At Horsham magistrates' court in West Sussex yesterday, David Buck, prosecuting for the RSPCA, said the men denied anything was wrong when they were first arrested and questioned by Crawley police.

Mr Buck said: "Peter Kanabus said some of the animals were thin but blamed this on the fact that they were suckling calves. Jason Kanabus denied that any of the animals were emaciated."

Inspectors returned to the farm at 7.30am on 6 February and brought police officers with them, the court heard.

Mr Buck told the court: "There is every sign that the management of the farm had completely disintegrated at this point."

A vet was called in to shoot the two pregnant heifers lying in their own waste in a field on the farm.

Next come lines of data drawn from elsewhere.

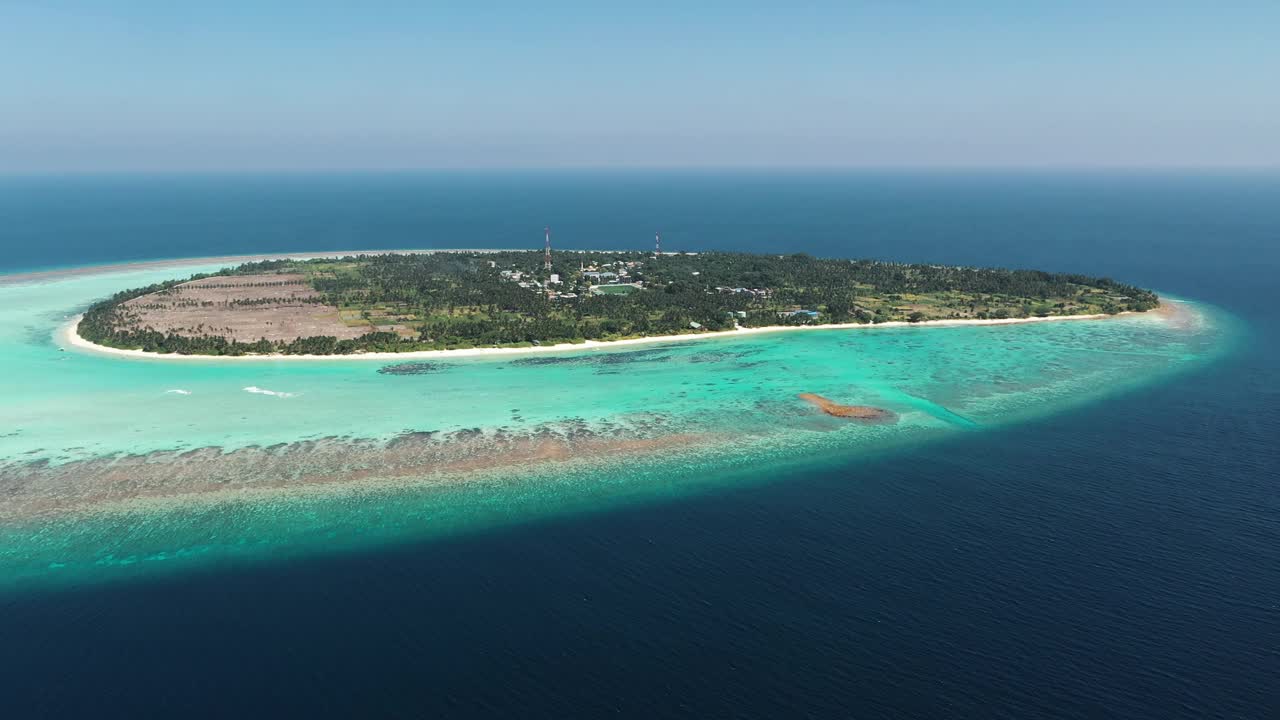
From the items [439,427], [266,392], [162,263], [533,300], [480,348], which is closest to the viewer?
[439,427]

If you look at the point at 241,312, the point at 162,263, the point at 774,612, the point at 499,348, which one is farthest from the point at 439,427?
the point at 162,263

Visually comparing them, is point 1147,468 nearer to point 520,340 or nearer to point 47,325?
point 520,340

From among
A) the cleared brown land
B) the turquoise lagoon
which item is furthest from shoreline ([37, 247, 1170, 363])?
the cleared brown land

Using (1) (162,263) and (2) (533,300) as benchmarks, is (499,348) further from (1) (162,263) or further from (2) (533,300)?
(1) (162,263)

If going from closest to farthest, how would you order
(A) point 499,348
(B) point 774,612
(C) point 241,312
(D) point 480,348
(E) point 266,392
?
(B) point 774,612 → (E) point 266,392 → (D) point 480,348 → (A) point 499,348 → (C) point 241,312

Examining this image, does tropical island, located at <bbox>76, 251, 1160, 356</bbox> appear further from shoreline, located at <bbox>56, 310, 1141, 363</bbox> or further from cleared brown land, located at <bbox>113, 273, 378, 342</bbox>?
shoreline, located at <bbox>56, 310, 1141, 363</bbox>

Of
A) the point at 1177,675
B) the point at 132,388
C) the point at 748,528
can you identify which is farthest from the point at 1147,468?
the point at 132,388

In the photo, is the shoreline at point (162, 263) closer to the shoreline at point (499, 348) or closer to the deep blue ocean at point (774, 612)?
the shoreline at point (499, 348)
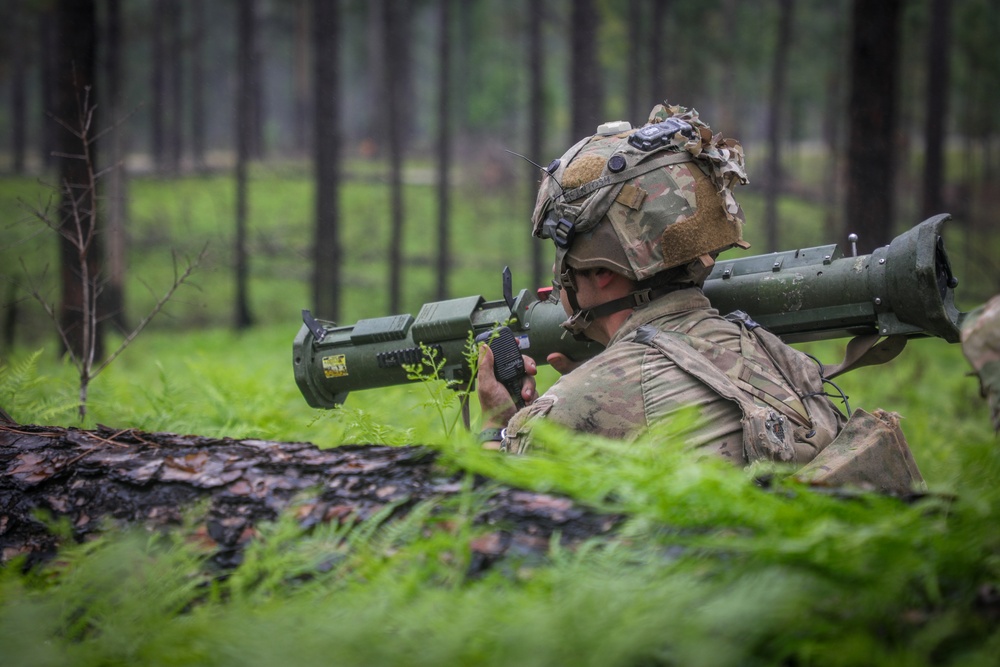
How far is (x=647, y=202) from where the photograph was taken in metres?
3.55

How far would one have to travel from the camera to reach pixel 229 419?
602 centimetres

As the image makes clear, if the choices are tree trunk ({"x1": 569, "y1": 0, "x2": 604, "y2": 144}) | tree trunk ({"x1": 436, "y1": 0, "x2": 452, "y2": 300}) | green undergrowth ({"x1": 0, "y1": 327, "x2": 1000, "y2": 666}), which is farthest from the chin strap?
tree trunk ({"x1": 436, "y1": 0, "x2": 452, "y2": 300})

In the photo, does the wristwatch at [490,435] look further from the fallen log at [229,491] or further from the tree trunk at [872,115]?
the tree trunk at [872,115]

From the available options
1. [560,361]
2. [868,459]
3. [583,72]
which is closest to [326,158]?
[583,72]

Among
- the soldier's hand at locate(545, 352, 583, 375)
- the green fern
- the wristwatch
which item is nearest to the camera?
the wristwatch

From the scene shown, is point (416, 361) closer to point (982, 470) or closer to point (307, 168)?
point (982, 470)

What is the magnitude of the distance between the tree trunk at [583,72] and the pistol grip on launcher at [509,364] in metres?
13.0

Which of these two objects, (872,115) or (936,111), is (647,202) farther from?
(936,111)

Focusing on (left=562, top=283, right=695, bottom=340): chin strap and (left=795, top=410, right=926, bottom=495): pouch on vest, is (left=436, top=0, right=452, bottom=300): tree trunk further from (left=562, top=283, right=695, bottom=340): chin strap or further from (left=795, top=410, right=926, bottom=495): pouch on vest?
(left=795, top=410, right=926, bottom=495): pouch on vest

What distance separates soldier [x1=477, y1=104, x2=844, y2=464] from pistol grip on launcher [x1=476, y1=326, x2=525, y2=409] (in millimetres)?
38

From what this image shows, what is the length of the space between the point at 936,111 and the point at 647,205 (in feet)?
66.8

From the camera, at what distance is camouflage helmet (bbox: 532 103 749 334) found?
355 centimetres

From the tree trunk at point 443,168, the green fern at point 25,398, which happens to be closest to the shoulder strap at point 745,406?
the green fern at point 25,398

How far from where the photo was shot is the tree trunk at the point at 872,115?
11422 millimetres
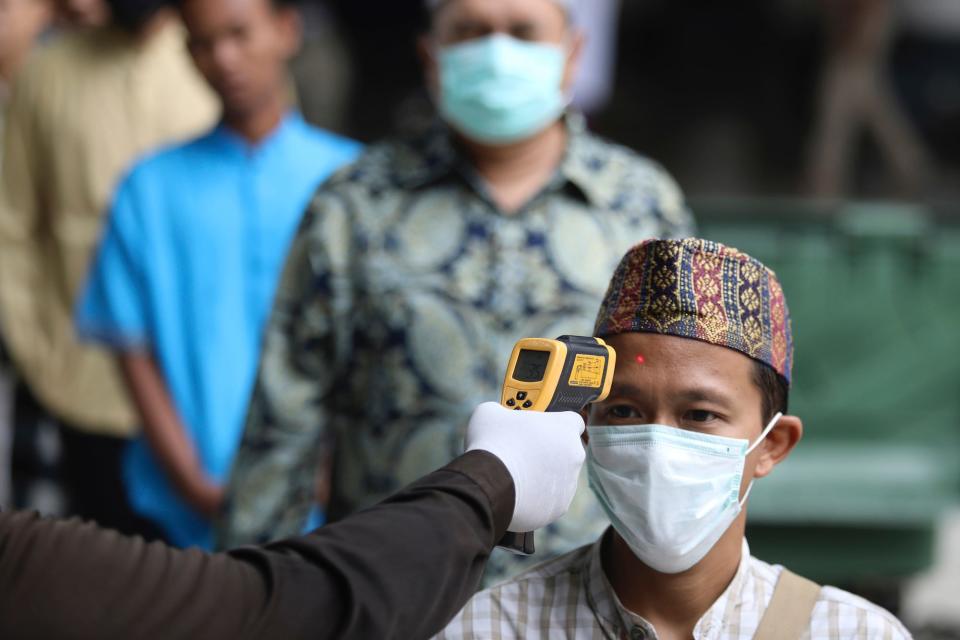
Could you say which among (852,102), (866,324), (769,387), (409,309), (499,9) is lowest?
(866,324)

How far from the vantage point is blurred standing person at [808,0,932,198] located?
7.30 m

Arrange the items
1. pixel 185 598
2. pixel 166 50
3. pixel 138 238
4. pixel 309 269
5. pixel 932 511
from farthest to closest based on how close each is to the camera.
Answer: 1. pixel 932 511
2. pixel 166 50
3. pixel 138 238
4. pixel 309 269
5. pixel 185 598

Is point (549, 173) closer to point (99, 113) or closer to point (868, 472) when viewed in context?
point (99, 113)

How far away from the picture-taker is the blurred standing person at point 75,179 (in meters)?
4.46

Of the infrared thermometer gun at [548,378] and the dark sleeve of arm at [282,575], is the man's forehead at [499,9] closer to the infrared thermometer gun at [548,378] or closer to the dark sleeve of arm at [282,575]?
the infrared thermometer gun at [548,378]

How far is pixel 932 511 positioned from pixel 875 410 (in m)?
0.50

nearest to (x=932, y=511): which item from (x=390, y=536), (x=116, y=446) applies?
(x=116, y=446)

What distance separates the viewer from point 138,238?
12.8 ft

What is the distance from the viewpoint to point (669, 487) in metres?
2.09

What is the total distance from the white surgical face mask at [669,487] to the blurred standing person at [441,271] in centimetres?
63

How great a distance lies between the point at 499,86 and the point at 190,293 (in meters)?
1.33

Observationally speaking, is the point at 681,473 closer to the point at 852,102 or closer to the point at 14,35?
the point at 14,35

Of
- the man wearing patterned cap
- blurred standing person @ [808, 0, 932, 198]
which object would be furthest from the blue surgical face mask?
blurred standing person @ [808, 0, 932, 198]

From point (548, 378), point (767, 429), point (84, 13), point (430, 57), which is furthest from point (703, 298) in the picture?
point (84, 13)
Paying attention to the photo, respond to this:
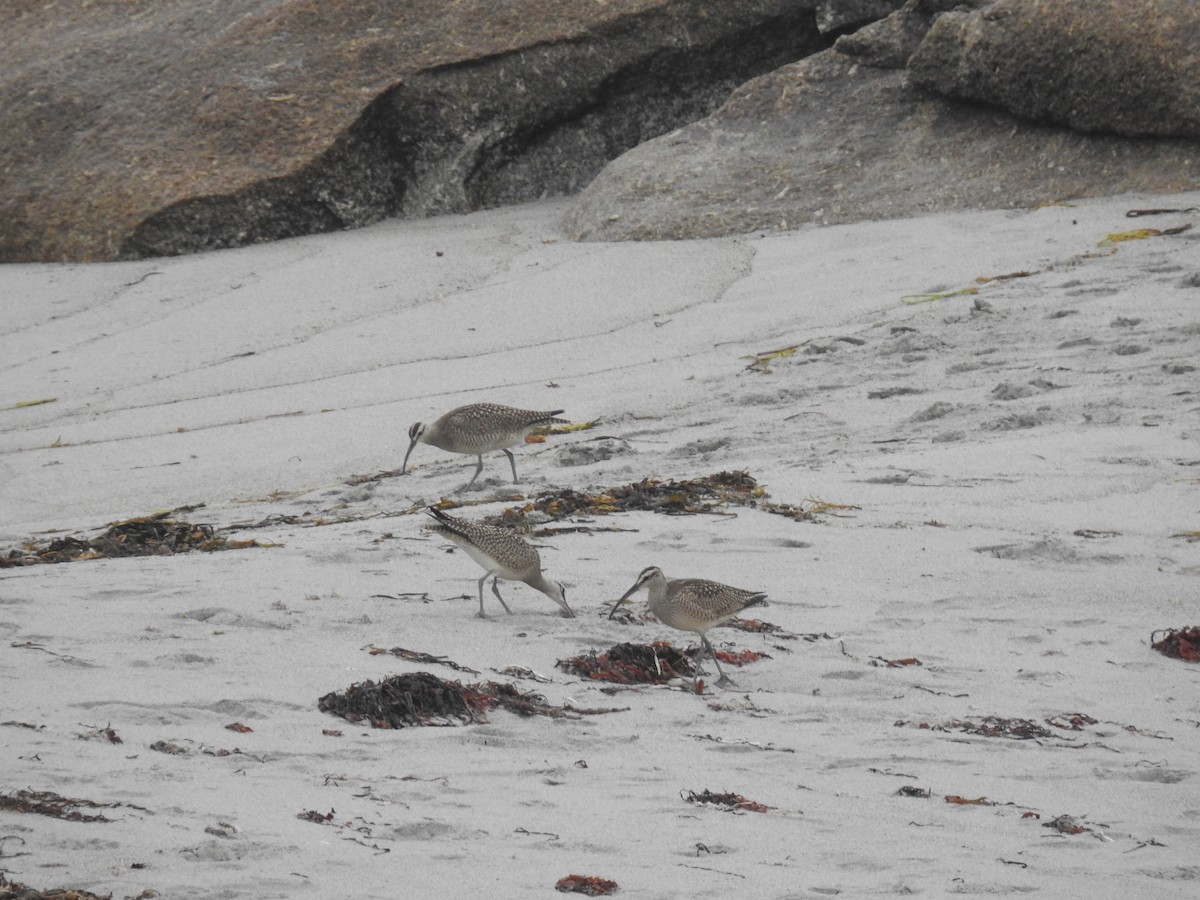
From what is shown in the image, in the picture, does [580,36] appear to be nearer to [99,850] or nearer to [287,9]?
[287,9]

Mr Kanabus, 49, and his son admitted 43 charges of causing neglect and unnecessary suffering to the cattle at New House Farm during two periods between 20 and 27 November 1997, and from 6 January to 6 February this year.

The RSPCA filed charges against Mrs Kanabus, who works for an Aids charity, because it said she was fully aware by January this year that management of the farm had broken down and animals were being neglected.

James Morgan-Harris, for the defence, blamed the BSE crisis for the family's troubles, explaining that they had decided to keep older animals at their farm and increase the size of their herd, even though they did not have the space.

He said: "They decided they had had enough of commercial farming and were going to sell up and keep a few cattle as hobby farmers."

But the BSE problem made it impossible for them to sell their cattle and their troubles worsened.